Every line from the one with "Dann die Fahrertür" through the end of the material should be written out character for character. Lines before it are excluded.

══ Record extracts

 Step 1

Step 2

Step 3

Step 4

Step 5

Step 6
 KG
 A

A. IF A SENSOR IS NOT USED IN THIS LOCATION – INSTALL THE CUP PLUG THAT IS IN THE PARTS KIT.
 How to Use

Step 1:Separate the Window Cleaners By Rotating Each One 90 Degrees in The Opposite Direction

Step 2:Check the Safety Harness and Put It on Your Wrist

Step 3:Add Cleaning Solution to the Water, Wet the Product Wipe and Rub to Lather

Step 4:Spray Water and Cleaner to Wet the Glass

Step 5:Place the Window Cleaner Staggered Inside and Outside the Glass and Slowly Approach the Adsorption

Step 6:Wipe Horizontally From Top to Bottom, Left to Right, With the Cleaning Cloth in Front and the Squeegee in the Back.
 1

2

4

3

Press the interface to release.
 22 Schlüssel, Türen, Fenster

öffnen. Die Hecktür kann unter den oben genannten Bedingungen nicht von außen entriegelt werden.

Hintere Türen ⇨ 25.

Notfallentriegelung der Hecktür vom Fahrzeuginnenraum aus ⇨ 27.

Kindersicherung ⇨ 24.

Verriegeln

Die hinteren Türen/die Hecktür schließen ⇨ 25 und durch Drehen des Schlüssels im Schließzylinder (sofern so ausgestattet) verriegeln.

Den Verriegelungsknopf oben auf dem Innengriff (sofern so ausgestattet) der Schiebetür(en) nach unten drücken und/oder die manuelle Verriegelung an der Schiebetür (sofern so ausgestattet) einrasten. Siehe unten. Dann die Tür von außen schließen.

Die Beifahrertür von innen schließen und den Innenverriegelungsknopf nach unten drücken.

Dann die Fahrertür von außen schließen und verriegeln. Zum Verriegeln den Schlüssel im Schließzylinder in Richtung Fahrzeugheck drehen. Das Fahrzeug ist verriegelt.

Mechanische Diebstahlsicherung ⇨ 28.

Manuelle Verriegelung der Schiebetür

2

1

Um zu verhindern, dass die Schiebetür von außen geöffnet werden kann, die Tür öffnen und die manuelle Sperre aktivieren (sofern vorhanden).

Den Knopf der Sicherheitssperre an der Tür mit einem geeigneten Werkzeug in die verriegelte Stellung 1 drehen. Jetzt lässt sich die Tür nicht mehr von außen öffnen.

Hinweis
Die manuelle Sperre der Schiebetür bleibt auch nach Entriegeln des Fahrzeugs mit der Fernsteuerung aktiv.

════

## Written answer
Dann die Fahrertür von außen schließen und verriegeln. Zum Verriegeln den Schlüssel im Schließzylinder in Richtung Fahrzeugheck drehen. Das Fahrzeug ist verriegelt.

Mechanische Diebstahlsicherung ⇨ 28.

Manuelle Verriegelung der Schiebetür

2

1

Um zu verhindern, dass die Schiebetür von außen geöffnet werden kann, die Tür öffnen und die manuelle Sperre aktivieren (sofern vorhanden).

Den Knopf der Sicherheitssperre an der Tür mit einem geeigneten Werkzeug in die verriegelte Stellung 1 drehen. Jetzt lässt sich die Tür nicht mehr von außen öffnen.

Hinweis
Die manuelle Sperre der Schiebetür bleibt auch nach Entriegeln des Fahrzeugs mit der Fernsteuerung aktiv.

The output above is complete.